Banyak orang
berpikir bekerja di luar negeri itu enak, punya banyak uang, peluang untuk
mendapatkan pekerjaan yang layak itu mudah karena disana lapangan pekerjaan itu
lebih banyak dibandingkan di negeri sendiri dan gajinya lebih besar. Tapi itu
bagi orang yang punya keterampilan dan keahlian yang memadai. Tapi bagi orang
sepertiku yang hanya lulusan SMA dan bekal keterampilan seadanya, aku hanya
bisa bekerja sebagai pembantu rumah tangga di negeri orang.

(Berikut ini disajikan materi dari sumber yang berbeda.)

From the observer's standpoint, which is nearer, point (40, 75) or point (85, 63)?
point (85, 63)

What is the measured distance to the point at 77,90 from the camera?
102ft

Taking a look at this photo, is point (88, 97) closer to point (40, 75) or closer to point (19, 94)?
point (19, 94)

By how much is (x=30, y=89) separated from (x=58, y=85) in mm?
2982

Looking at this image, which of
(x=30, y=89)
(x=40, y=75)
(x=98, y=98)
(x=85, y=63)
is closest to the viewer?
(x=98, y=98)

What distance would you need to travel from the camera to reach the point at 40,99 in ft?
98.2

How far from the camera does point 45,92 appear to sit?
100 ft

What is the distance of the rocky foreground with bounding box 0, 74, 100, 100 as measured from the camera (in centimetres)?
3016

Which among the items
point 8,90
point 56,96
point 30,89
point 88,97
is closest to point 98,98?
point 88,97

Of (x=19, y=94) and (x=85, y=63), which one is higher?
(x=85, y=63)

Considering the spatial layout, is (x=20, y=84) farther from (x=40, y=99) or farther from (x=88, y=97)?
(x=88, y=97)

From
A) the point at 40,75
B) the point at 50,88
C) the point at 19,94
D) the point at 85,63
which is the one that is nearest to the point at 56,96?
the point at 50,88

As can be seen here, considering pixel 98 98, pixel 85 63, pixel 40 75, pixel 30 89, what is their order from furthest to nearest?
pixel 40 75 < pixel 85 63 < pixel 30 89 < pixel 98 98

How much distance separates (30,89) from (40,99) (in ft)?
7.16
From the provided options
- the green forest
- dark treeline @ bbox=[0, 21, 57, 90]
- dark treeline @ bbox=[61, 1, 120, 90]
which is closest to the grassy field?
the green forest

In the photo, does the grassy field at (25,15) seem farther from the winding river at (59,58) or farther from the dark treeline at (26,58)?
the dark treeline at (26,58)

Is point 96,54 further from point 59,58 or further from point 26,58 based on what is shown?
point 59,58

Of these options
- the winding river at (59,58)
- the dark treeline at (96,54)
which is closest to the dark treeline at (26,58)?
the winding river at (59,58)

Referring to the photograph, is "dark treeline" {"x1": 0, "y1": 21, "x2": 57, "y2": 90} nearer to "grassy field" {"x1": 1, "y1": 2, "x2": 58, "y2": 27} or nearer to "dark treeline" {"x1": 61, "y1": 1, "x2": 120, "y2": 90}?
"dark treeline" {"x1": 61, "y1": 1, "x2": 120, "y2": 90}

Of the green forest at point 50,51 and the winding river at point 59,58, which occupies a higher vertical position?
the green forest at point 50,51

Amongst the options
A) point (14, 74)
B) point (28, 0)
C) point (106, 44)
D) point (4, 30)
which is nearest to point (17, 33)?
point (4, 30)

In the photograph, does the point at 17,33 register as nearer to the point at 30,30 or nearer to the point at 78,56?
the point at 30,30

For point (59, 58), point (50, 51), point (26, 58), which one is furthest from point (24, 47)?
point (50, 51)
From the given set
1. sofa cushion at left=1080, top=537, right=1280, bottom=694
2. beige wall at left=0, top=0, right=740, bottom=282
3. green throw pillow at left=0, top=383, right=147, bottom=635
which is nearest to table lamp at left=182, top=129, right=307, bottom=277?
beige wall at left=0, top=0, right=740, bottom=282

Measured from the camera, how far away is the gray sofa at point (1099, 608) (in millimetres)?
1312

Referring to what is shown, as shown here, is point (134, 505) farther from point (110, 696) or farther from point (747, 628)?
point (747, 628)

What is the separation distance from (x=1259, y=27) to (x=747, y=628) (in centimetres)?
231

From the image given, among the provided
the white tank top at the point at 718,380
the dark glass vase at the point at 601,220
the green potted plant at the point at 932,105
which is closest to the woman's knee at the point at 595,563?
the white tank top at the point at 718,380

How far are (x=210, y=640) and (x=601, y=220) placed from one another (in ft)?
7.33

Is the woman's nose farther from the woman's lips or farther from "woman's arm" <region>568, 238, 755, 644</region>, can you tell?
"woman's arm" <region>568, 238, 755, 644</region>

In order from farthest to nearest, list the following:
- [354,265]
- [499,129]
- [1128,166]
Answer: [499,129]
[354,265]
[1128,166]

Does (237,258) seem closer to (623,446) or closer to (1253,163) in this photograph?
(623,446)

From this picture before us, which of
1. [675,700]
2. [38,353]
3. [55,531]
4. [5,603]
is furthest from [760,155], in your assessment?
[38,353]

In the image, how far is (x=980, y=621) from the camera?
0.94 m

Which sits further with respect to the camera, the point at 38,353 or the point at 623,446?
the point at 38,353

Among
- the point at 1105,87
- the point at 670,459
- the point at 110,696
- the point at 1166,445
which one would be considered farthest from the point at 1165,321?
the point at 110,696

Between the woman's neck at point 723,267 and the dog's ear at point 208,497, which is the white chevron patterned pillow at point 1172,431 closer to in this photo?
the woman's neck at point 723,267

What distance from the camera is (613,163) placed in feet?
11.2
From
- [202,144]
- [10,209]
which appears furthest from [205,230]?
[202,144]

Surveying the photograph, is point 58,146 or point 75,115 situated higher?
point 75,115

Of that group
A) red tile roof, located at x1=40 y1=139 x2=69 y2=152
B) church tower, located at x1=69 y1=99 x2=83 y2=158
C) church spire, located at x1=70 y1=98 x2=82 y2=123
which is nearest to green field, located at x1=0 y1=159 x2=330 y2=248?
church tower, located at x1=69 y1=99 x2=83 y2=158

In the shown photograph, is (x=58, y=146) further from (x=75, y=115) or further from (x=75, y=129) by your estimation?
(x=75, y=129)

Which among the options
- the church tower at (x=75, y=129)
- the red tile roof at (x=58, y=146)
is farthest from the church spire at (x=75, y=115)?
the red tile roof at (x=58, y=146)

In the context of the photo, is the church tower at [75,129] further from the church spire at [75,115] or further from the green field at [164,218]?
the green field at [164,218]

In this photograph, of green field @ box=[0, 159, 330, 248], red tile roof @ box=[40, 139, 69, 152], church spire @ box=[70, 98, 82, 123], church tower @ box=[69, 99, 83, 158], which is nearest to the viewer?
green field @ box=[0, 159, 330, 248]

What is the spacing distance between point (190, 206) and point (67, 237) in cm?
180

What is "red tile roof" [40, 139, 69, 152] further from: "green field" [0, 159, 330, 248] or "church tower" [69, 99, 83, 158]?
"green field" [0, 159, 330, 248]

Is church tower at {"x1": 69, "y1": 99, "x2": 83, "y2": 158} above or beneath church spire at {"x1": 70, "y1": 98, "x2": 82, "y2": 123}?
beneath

Namaku Yani Setiawan, aku terlahir
dari ibu yang hanya penjual kue lapis dan gorengan di daerah Marga, Ciamis,
Jawa Barat dan seorang ayah yang kerjaan hanya mabuk-mabukkan, berjudi dan main
perempuan dan sering membuat ibuku menangis karena sering dipukuli oleh ayahku.
Aku anak sulung dari tiga bersaudara, adikku bernama Rian dan Rendi yang masih
duduk di bangku TK. Sejak kecil aku sering membantu ibu membuat kue lapis dan
gorengan dan menjajakan dagangan ibu di sekolah setiap ibu tidak bisa menjual
dagangannya. Aku juga sudah sering melihat ibuku kesakitan karena ayah selalu
memukuli ibu dengan atau tanpa alasan. Uang dari hasil menjual gorengan dan kue
lapis selalu diambil oleh ayah untuk membeli minuman keras dan berjudi.